Novara, 28 giugno 2021 – Nuova Assistenza promuove sul territorio novarese la ripartenza post-pandemica nel settore delle residenze sanitarie assistenziali per anziani.
Quattordici RSA della città e dei Comuni limitrofi (Fondazione Casa di Riposo di Arona, RSA Don Masseroni di Bellinzago, RSA San Michele di Cameri, RSA Sentiero d’Argento di Sozzago, RSA Castello di Suno, RSA Villa Serena di Orta San Giulio, Casa di Riposo Perego Pinzio Lavagetto di Carpignano Sesia, RSA Papa Giovanni Paolo II di Gattico, RSA Ratti di Meina, RSA Parco del Welfare di Novara, RSA Riccardo Bauer di Berzonno di Pogno, RSA Suor Anna Camilla Valentini di Oleggio, Fondazione Casa di Riposo Dott.
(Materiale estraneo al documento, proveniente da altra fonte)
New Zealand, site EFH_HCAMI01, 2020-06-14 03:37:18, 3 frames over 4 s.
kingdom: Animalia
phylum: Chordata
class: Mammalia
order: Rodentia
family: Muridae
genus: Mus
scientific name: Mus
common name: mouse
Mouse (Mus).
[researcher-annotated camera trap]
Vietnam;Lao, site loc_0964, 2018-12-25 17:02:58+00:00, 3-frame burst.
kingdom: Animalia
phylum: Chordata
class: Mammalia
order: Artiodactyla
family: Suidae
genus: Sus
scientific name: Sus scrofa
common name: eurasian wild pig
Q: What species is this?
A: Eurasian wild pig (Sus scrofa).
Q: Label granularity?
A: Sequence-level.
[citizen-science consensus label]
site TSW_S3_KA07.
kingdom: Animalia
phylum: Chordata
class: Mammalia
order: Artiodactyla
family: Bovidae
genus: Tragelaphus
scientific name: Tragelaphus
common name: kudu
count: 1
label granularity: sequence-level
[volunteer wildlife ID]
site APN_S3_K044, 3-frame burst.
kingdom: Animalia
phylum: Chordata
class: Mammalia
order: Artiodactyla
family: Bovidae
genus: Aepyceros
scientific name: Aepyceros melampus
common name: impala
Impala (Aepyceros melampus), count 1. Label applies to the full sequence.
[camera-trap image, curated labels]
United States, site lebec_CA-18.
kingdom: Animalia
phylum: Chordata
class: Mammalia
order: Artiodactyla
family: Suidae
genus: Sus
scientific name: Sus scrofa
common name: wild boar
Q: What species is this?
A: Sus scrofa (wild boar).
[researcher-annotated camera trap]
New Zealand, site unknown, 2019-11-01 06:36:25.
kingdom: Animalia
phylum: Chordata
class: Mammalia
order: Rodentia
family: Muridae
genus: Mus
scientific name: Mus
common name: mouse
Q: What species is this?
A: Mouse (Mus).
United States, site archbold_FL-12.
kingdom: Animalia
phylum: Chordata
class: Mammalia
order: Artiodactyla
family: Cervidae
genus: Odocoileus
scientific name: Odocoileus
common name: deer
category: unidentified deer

G. Pariani di Oleggio, A.P.S.P. Opera Pia Corbetta Pietro e Figlio Ing. Giuseppe di Borgolavezzaro) hanno risposto all’appello della cooperativa novarese per l’apertura di un tavolo tecnico, che possa fornire strumenti e soluzioni per far fronte alle nuove sfide e criticità generate dalla pandemia.
Giovedì 24 giugno 2021, vertici delle RSA aderenti si sono incontrati, presso la RSA Parco del Welfare di Novara, condividendo alcune delle problematiche più urgenti di questo momento storico: obbligo dei vaccini per il personale sanitario e sue implicazioni in caso di rifiuto, apertura delle strutture ai parenti, mancata saturazione dei posti letto e conseguenti effetti economici, carenza di personale infermieristico e sanitario reclutato dagli ospedali.
Le RSA chiedono di poter dialogare con la Direzione Generale dell’ASL, anche in relazione al recente cambio al vertice, e contemporaneamente con la Prefettura di Novara per l’emergenza infermieri.
Obiettivo è incontrare al più presto le istituzioni locali per poter affrontare in sinergia questa nuova fase e per poter continuare a garantire servizi di qualità in grado di rispondere ai bisogni delle persone anziane fragili.